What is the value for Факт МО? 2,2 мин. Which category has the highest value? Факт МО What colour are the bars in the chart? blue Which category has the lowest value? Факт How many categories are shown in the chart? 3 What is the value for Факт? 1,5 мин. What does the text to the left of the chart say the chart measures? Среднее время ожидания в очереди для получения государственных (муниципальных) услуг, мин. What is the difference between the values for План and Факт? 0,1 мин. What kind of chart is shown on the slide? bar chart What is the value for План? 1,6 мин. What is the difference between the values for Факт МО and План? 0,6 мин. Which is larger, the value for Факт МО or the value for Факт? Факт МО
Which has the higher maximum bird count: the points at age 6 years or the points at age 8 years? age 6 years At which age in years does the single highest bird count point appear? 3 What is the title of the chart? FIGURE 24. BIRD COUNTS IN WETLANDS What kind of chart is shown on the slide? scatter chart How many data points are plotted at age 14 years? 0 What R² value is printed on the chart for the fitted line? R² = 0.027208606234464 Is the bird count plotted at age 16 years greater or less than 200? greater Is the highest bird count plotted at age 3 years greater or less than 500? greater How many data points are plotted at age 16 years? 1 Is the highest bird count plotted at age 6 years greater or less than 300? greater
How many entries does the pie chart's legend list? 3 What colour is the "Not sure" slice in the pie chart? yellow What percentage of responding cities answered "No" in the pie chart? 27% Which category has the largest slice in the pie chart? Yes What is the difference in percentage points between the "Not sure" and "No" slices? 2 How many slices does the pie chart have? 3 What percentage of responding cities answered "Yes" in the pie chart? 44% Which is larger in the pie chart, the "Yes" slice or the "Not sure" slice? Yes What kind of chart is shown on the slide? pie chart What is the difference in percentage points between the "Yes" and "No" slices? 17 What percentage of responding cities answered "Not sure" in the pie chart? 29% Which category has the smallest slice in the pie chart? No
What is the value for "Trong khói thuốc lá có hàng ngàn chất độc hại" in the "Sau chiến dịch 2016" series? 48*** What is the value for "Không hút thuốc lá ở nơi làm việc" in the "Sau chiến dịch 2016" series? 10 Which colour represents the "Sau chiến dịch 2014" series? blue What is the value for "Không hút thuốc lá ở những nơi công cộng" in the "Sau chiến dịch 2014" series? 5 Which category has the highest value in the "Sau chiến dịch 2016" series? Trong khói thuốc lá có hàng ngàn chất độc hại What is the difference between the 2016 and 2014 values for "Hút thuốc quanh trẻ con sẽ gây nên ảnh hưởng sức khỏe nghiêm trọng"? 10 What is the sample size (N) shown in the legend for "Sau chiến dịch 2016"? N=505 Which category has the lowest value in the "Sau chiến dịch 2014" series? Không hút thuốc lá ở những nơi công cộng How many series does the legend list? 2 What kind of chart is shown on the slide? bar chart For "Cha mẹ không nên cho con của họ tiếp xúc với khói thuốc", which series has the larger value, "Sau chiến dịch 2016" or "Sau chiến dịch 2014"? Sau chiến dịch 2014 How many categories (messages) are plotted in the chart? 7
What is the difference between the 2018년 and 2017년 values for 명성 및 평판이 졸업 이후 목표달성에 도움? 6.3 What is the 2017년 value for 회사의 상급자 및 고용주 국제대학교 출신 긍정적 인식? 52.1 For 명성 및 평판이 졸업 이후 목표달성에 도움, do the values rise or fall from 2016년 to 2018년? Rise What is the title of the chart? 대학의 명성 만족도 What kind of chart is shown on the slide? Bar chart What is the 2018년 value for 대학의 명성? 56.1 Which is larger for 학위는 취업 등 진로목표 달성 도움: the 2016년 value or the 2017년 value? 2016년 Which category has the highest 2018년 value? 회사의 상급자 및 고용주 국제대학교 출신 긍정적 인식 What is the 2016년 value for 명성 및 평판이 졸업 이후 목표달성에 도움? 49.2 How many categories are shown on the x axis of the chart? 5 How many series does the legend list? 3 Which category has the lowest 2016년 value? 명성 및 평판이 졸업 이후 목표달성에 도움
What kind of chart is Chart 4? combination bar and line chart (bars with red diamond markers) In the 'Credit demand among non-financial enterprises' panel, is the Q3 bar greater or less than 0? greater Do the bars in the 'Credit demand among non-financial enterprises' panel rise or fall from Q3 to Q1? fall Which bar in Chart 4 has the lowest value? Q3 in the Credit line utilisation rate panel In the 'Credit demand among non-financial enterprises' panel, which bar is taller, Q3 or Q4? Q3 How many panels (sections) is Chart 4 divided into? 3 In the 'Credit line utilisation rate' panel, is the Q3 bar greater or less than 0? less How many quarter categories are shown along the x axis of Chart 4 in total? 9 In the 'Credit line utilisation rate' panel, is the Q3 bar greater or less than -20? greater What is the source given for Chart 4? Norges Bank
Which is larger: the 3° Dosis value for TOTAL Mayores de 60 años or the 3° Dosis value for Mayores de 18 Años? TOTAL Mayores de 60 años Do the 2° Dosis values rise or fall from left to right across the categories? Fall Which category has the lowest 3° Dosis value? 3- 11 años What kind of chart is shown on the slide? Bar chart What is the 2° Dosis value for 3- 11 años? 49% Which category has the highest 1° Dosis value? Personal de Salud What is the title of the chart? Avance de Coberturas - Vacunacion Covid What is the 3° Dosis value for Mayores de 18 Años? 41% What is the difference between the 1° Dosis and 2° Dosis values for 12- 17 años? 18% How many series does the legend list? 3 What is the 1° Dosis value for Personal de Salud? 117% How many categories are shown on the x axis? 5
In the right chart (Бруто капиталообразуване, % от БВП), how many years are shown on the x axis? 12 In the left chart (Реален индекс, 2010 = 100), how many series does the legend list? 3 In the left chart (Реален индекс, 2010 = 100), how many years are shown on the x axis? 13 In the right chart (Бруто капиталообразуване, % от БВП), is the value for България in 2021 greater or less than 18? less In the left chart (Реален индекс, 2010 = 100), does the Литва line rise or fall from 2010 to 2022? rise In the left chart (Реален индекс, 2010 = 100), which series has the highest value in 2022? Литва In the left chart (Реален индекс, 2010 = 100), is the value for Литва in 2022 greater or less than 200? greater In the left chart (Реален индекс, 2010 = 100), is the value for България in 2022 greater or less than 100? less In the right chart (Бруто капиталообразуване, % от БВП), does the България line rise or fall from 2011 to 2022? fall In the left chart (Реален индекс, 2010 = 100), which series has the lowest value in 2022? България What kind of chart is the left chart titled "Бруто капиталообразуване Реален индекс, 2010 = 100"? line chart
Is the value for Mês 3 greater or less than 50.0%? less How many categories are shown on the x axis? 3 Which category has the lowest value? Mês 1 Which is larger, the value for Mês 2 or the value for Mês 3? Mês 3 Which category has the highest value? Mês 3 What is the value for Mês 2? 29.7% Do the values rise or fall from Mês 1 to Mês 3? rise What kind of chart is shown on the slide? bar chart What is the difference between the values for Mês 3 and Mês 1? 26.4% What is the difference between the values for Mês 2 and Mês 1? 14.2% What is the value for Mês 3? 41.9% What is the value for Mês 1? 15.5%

# # # # # # #

HOW TO COMPLETE THIS TASK:
Copy out every one of the entries above word for word, without changing anything.

SOLUTION TO THIS EXERCISE:
What is the value for Факт МО? 2,2 мин. Which category has the highest value? Факт МО What colour are the bars in the chart? blue Which category has the lowest value? Факт How many categories are shown in the chart? 3 What is the value for Факт? 1,5 мин. What does the text to the left of the chart say the chart measures? Среднее время ожидания в очереди для получения государственных (муниципальных) услуг, мин. What is the difference between the values for План and Факт? 0,1 мин. What kind of chart is shown on the slide? bar chart What is the value for План? 1,6 мин. What is the difference between the values for Факт МО and План? 0,6 мин. Which is larger, the value for Факт МО or the value for Факт? Факт МО
Which has the higher maximum bird count: the points at age 6 years or the points at age 8 years? age 6 years At which age in years does the single highest bird count point appear? 3 What is the title of the chart? FIGURE 24. BIRD COUNTS IN WETLANDS What kind of chart is shown on the slide? scatter chart How many data points are plotted at age 14 years? 0 What R² value is printed on the chart for the fitted line? R² = 0.027208606234464 Is the bird count plotted at age 16 years greater or less than 200? greater Is the highest bird count plotted at age 3 years greater or less than 500? greater How many data points are plotted at age 16 years? 1 Is the highest bird count plotted at age 6 years greater or less than 300? greater
How many entries does the pie chart's legend list? 3 What colour is the "Not sure" slice in the pie chart? yellow What percentage of responding cities answered "No" in the pie chart? 27% Which category has the largest slice in the pie chart? Yes What is the difference in percentage points between the "Not sure" and "No" slices? 2 How many slices does the pie chart have? 3 What percentage of responding cities answered "Yes" in the pie chart? 44% Which is larger in the pie chart, the "Yes" slice or the "Not sure" slice? Yes What kind of chart is shown on the slide? pie chart What is the difference in percentage points between the "Yes" and "No" slices? 17 What percentage of responding cities answered "Not sure" in the pie chart? 29% Which category has the smallest slice in the pie chart? No
What is the value for "Trong khói thuốc lá có hàng ngàn chất độc hại" in the "Sau chiến dịch 2016" series? 48*** What is the value for "Không hút thuốc lá ở nơi làm việc" in the "Sau chiến dịch 2016" series? 10 Which colour represents the "Sau chiến dịch 2014" series? blue What is the value for "Không hút thuốc lá ở những nơi công cộng" in the "Sau chiến dịch 2014" series? 5 Which category has the highest value in the "Sau chiến dịch 2016" series? Trong khói thuốc lá có hàng ngàn chất độc hại What is the difference between the 2016 and 2014 values for "Hút thuốc quanh trẻ con sẽ gây nên ảnh hưởng sức khỏe nghiêm trọng"? 10 What is the sample size (N) shown in the legend for "Sau chiến dịch 2016"? N=505 Which category has the lowest value in the "Sau chiến dịch 2014" series? Không hút thuốc lá ở những nơi công cộng How many series does the legend list? 2 What kind of chart is shown on the slide? bar chart For "Cha mẹ không nên cho con của họ tiếp xúc với khói thuốc", which series has the larger value, "Sau chiến dịch 2016" or "Sau chiến dịch 2014"? Sau chiến dịch 2014 How many categories (messages) are plotted in the chart? 7
What is the difference between the 2018년 and 2017년 values for 명성 및 평판이 졸업 이후 목표달성에 도움? 6.3 What is the 2017년 value for 회사의 상급자 및 고용주 국제대학교 출신 긍정적 인식? 52.1 For 명성 및 평판이 졸업 이후 목표달성에 도움, do the values rise or fall from 2016년 to 2018년? Rise What is the title of the chart? 대학의 명성 만족도 What kind of chart is shown on the slide? Bar chart What is the 2018년 value for 대학의 명성? 56.1 Which is larger for 학위는 취업 등 진로목표 달성 도움: the 2016년 value or the 2017년 value? 2016년 Which category has the highest 2018년 value? 회사의 상급자 및 고용주 국제대학교 출신 긍정적 인식 What is the 2016년 value for 명성 및 평판이 졸업 이후 목표달성에 도움? 49.2 How many categories are shown on the x axis of the chart? 5 How many series does the legend list? 3 Which category has the lowest 2016년 value? 명성 및 평판이 졸업 이후 목표달성에 도움
What kind of chart is Chart 4? combination bar and line chart (bars with red diamond markers) In the 'Credit demand among non-financial enterprises' panel, is the Q3 bar greater or less than 0? greater Do the bars in the 'Credit demand among non-financial enterprises' panel rise or fall from Q3 to Q1? fall Which bar in Chart 4 has the lowest value? Q3 in the Credit line utilisation rate panel In the 'Credit demand among non-financial enterprises' panel, which bar is taller, Q3 or Q4? Q3 How many panels (sections) is Chart 4 divided into? 3 In the 'Credit line utilisation rate' panel, is the Q3 bar greater or less than 0? less How many quarter categories are shown along the x axis of Chart 4 in total? 9 In the 'Credit line utilisation rate' panel, is the Q3 bar greater or less than -20? greater What is the source given for Chart 4? Norges Bank
Which is larger: the 3° Dosis value for TOTAL Mayores de 60 años or the 3° Dosis value for Mayores de 18 Años? TOTAL Mayores de 60 años Do the 2° Dosis values rise or fall from left to right across the categories? Fall Which category has the lowest 3° Dosis value? 3- 11 años What kind of chart is shown on the slide? Bar chart What is the 2° Dosis value for 3- 11 años? 49% Which category has the highest 1° Dosis value? Personal de Salud What is the title of the chart? Avance de Coberturas - Vacunacion Covid What is the 3° Dosis value for Mayores de 18 Años? 41% What is the difference between the 1° Dosis and 2° Dosis values for 12- 17 años? 18% How many series does the legend list? 3 What is the 1° Dosis value for Personal de Salud? 117% How many categories are shown on the x axis? 5
In the right chart (Бруто капиталообразуване, % от БВП), how many years are shown on the x axis? 12 In the left chart (Реален индекс, 2010 = 100), how many series does the legend list? 3 In the left chart (Реален индекс, 2010 = 100), how many years are shown on the x axis? 13 In the right chart (Бруто капиталообразуване, % от БВП), is the value for България in 2021 greater or less than 18? less In the left chart (Реален индекс, 2010 = 100), does the Литва line rise or fall from 2010 to 2022? rise In the left chart (Реален индекс, 2010 = 100), which series has the highest value in 2022? Литва In the left chart (Реален индекс, 2010 = 100), is the value for Литва in 2022 greater or less than 200? greater In the left chart (Реален индекс, 2010 = 100), is the value for България in 2022 greater or less than 100? less In the right chart (Бруто капиталообразуване, % от БВП), does the България line rise or fall from 2011 to 2022? fall In the left chart (Реален индекс, 2010 = 100), which series has the lowest value in 2022? България What kind of chart is the left chart titled "Бруто капиталообразуване Реален индекс, 2010 = 100"? line chart
Is the value for Mês 3 greater or less than 50.0%? less How many categories are shown on the x axis? 3 Which category has the lowest value? Mês 1 Which is larger, the value for Mês 2 or the value for Mês 3? Mês 3 Which category has the highest value? Mês 3 What is the value for Mês 2? 29.7% Do the values rise or fall from Mês 1 to Mês 3? rise What kind of chart is shown on the slide? bar chart What is the difference between the values for Mês 3 and Mês 1? 26.4% What is the difference between the values for Mês 2 and Mês 1? 14.2% What is the value for Mês 3? 41.9% What is the value for Mês 1? 15.5%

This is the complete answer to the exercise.